Pengamat Sosial dari Universitas Nasional (Unas), Sigit Rochadi, menambahkan, dampak krisis akan jauh lebih luas terjadi di sektor lainnya, seperti pengangguran, kegoncangan ekonomi keluarga, menurunnya kesejahteraan ekonomi hingga berujung pada munculnya persoalan kriminalitas.

"Melihat gambaran di atas, pemerintah harus segera mengambil berbagai langkah strategis untuk mengatasi dampak dari krisis migas ini. Kebijakan yang mendorong investasi migas sangat diperlukan demi kembali meningkatnya kegiatan eksplorasi dan eksploitasi migas, terutama untuk menemukan sumber-sumber cadangan baru," kata Sigit.

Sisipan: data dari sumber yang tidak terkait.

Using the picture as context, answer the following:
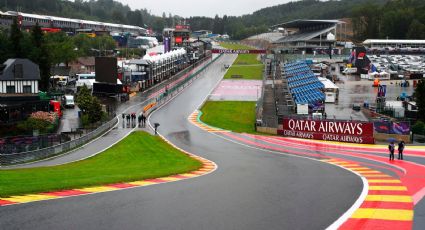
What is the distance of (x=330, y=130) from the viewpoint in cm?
4538

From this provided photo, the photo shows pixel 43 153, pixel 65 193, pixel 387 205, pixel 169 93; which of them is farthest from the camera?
pixel 169 93

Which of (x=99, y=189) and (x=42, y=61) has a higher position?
(x=42, y=61)

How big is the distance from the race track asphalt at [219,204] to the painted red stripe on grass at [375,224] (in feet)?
1.92

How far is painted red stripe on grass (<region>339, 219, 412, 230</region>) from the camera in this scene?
Result: 51.3 feet

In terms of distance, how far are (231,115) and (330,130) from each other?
677 inches

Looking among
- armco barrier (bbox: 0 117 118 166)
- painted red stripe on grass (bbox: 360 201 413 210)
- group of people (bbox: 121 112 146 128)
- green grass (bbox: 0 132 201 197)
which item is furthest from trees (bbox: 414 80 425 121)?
painted red stripe on grass (bbox: 360 201 413 210)

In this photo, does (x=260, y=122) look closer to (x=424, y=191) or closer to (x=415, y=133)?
(x=415, y=133)

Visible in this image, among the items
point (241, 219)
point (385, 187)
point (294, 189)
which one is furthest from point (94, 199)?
point (385, 187)

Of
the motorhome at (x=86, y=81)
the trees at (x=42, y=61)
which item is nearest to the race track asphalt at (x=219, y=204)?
the trees at (x=42, y=61)

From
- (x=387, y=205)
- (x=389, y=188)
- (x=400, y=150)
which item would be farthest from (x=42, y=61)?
(x=387, y=205)

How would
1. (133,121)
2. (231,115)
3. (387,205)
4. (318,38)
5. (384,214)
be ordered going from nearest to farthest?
(384,214) < (387,205) < (133,121) < (231,115) < (318,38)

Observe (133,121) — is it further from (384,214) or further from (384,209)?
(384,214)

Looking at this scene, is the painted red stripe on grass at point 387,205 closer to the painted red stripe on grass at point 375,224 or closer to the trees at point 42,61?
the painted red stripe on grass at point 375,224

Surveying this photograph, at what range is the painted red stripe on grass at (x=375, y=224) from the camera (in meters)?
15.6
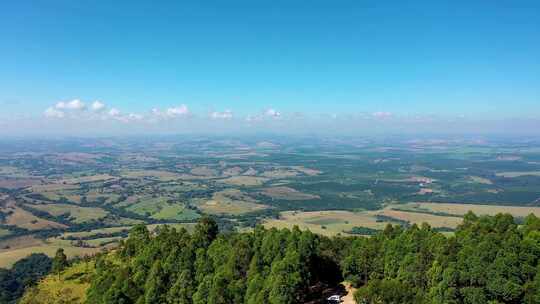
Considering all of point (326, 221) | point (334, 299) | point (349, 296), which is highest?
point (334, 299)

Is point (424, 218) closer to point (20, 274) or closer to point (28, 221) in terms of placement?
point (20, 274)

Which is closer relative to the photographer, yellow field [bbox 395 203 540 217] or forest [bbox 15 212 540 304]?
forest [bbox 15 212 540 304]

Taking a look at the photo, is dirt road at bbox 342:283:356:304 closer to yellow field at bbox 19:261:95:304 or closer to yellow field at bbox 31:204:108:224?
yellow field at bbox 19:261:95:304

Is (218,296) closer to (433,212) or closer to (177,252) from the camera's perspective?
(177,252)

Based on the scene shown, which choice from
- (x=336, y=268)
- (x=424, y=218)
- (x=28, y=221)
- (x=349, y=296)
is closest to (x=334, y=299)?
(x=349, y=296)

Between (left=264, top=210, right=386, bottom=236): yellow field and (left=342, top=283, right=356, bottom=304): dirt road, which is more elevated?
(left=342, top=283, right=356, bottom=304): dirt road

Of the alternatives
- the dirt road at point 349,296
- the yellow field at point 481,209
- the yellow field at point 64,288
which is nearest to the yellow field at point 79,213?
the yellow field at point 64,288

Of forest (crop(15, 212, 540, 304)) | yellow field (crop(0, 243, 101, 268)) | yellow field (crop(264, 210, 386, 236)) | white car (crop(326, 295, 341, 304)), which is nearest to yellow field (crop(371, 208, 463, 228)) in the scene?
yellow field (crop(264, 210, 386, 236))

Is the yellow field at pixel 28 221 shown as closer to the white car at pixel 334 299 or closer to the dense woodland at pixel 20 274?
the dense woodland at pixel 20 274
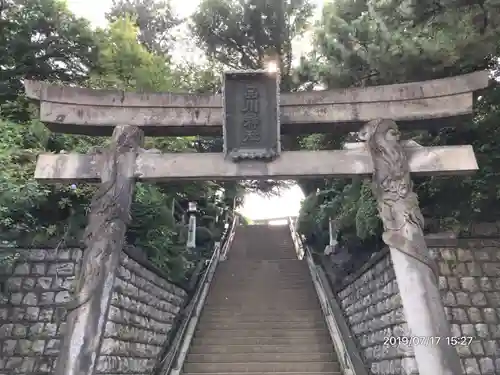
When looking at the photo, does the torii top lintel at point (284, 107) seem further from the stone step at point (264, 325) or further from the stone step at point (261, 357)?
the stone step at point (264, 325)

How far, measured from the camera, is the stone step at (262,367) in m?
7.96

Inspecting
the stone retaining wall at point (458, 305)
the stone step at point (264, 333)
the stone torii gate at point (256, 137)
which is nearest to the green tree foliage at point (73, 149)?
the stone torii gate at point (256, 137)

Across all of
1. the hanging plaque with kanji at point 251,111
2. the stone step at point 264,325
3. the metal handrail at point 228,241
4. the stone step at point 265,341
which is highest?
the metal handrail at point 228,241

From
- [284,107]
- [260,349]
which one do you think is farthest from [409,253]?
[260,349]

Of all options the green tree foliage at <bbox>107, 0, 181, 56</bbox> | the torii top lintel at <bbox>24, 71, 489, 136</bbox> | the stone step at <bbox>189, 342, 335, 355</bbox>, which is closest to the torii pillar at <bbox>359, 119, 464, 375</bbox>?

Pada 2030, kebutuhan energi Indonesia diperkirakan meningkat menjadi 2,8 juta barrel oil equivalent (BOE), atau hampir tiga kali lipat dari kebutuhan energi saat ini.

"Dibutuhkan langkah tepat dari pemerintah untuk menjamin ketersediaan energi di masa mendatang khususnya yang berasal dari produksi migas domestik," pungkasnya.